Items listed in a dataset
/---
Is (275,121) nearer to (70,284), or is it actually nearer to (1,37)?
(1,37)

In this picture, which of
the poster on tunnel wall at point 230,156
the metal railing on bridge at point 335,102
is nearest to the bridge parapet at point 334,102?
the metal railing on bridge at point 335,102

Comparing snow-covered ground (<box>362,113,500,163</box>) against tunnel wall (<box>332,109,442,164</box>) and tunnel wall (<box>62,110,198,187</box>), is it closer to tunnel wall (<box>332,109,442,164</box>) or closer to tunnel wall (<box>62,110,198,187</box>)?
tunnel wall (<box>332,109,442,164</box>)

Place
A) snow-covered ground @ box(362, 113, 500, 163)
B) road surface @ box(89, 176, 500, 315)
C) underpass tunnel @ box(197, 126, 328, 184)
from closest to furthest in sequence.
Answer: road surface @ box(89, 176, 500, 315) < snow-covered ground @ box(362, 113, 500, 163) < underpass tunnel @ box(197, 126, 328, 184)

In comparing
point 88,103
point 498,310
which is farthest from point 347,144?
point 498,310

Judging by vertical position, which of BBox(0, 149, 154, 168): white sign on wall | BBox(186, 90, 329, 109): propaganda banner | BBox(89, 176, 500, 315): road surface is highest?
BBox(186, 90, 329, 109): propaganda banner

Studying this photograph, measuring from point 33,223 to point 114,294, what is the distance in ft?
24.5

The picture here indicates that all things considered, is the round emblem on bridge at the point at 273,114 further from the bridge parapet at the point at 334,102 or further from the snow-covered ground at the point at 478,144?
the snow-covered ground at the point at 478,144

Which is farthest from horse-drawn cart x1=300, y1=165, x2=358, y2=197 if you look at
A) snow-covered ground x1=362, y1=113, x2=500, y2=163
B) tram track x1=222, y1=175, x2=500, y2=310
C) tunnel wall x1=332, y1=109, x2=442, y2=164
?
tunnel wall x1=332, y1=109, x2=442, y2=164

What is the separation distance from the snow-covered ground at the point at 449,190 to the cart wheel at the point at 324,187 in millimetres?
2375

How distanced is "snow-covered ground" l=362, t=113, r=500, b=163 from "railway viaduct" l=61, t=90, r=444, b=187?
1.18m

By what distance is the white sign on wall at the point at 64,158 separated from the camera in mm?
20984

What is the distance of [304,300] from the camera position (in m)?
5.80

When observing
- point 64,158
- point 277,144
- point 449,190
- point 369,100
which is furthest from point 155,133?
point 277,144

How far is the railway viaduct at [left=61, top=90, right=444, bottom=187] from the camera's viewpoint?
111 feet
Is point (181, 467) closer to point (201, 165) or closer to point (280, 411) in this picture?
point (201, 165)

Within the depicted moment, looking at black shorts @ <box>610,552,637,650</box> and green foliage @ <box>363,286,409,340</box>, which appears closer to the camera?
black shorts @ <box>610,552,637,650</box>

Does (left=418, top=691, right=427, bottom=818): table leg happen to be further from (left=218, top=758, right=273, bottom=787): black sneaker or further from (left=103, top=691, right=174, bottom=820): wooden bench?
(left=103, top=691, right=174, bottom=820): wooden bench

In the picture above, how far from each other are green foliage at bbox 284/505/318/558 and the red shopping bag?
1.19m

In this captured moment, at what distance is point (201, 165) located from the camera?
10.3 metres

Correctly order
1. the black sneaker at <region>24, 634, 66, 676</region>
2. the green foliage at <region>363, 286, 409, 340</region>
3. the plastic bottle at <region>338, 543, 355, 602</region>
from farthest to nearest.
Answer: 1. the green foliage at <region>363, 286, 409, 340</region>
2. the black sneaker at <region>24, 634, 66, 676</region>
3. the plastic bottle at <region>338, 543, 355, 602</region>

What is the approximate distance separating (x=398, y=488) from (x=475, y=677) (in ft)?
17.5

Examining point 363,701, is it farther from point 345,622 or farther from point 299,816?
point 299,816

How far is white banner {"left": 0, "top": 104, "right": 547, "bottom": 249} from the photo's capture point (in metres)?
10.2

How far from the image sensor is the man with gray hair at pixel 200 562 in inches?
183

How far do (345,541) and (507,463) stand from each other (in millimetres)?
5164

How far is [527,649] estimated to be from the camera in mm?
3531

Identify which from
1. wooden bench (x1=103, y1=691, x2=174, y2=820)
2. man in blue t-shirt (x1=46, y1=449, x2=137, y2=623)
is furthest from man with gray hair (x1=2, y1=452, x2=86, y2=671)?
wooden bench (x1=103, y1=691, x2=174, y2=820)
\---
■ **EXERCISE INSTRUCTIONS**
Reproduce each of the items above, line for line, with nothing altered.

■ **FINISHED TASK**
Is (275,121) nearer to (70,284), or is it actually nearer to (1,37)?
(1,37)

In this picture, which of
the poster on tunnel wall at point 230,156
the metal railing on bridge at point 335,102
is nearest to the bridge parapet at point 334,102?
the metal railing on bridge at point 335,102

Comparing snow-covered ground (<box>362,113,500,163</box>) against tunnel wall (<box>332,109,442,164</box>) and tunnel wall (<box>62,110,198,187</box>), is it closer to tunnel wall (<box>332,109,442,164</box>) or closer to tunnel wall (<box>62,110,198,187</box>)?
tunnel wall (<box>332,109,442,164</box>)

Place
A) snow-covered ground @ box(362, 113, 500, 163)
B) road surface @ box(89, 176, 500, 315)
C) underpass tunnel @ box(197, 126, 328, 184)
from closest to furthest in sequence.
Answer: road surface @ box(89, 176, 500, 315) < snow-covered ground @ box(362, 113, 500, 163) < underpass tunnel @ box(197, 126, 328, 184)

In comparing
point 88,103
point 498,310
which is farthest from point 347,144?
point 498,310

Judging by vertical position, which of BBox(0, 149, 154, 168): white sign on wall | BBox(186, 90, 329, 109): propaganda banner | BBox(89, 176, 500, 315): road surface is highest?
BBox(186, 90, 329, 109): propaganda banner

Studying this photograph, measuring from point 33,223 to point 114,294, what is the distance in ft?
24.5

The picture here indicates that all things considered, is the round emblem on bridge at the point at 273,114 further from the bridge parapet at the point at 334,102 or further from the snow-covered ground at the point at 478,144?
the snow-covered ground at the point at 478,144

Which is farthest from horse-drawn cart x1=300, y1=165, x2=358, y2=197 if you look at
A) snow-covered ground x1=362, y1=113, x2=500, y2=163
B) tram track x1=222, y1=175, x2=500, y2=310
C) tunnel wall x1=332, y1=109, x2=442, y2=164
?
tunnel wall x1=332, y1=109, x2=442, y2=164

What is the separation distance from the snow-covered ground at the point at 449,190 to the cart wheel at the point at 324,187 in millimetres?
2375

How distanced is "snow-covered ground" l=362, t=113, r=500, b=163 from "railway viaduct" l=61, t=90, r=444, b=187?
1.18m

By what distance is the white sign on wall at the point at 64,158 separated from the camera in mm?
20984

What is the distance of [304,300] from the camera position (in m)?
5.80

When observing
- point 64,158
- point 277,144
- point 449,190
- point 369,100
which is furthest from point 155,133?
point 277,144

How far is the railway viaduct at [left=61, top=90, right=444, bottom=187] from the camera's viewpoint?
111 feet
Is point (181, 467) closer to point (201, 165) or closer to point (280, 411) in this picture?
point (201, 165)

Within the depicted moment, looking at black shorts @ <box>610,552,637,650</box> and green foliage @ <box>363,286,409,340</box>, which appears closer to the camera?
black shorts @ <box>610,552,637,650</box>

Does (left=418, top=691, right=427, bottom=818): table leg happen to be further from (left=218, top=758, right=273, bottom=787): black sneaker or further from (left=103, top=691, right=174, bottom=820): wooden bench?
(left=103, top=691, right=174, bottom=820): wooden bench

In the picture above, how far from each other are green foliage at bbox 284/505/318/558 and the red shopping bag?
1.19m

In this captured moment, at what distance is point (201, 165) located from the camera?
10.3 metres

Correctly order
1. the black sneaker at <region>24, 634, 66, 676</region>
2. the green foliage at <region>363, 286, 409, 340</region>
3. the plastic bottle at <region>338, 543, 355, 602</region>
from farthest to nearest.
Answer: 1. the green foliage at <region>363, 286, 409, 340</region>
2. the black sneaker at <region>24, 634, 66, 676</region>
3. the plastic bottle at <region>338, 543, 355, 602</region>

What is the approximate distance separating (x=398, y=488) from (x=475, y=677) (in ft)?
17.5

Examining point 363,701, is it farther from point 345,622 or farther from point 299,816?
point 299,816

How far is white banner {"left": 0, "top": 104, "right": 547, "bottom": 249} from the photo's capture point (in metres)?
10.2

How far from the image sensor is the man with gray hair at pixel 200 562 in inches?
183

How far do (345,541) and (507,463) stand from each other (in millimetres)?
5164

How far is [527,649] estimated to be from the camera in mm?
3531

Identify which from
1. wooden bench (x1=103, y1=691, x2=174, y2=820)
2. man in blue t-shirt (x1=46, y1=449, x2=137, y2=623)
is furthest from man with gray hair (x1=2, y1=452, x2=86, y2=671)?
wooden bench (x1=103, y1=691, x2=174, y2=820)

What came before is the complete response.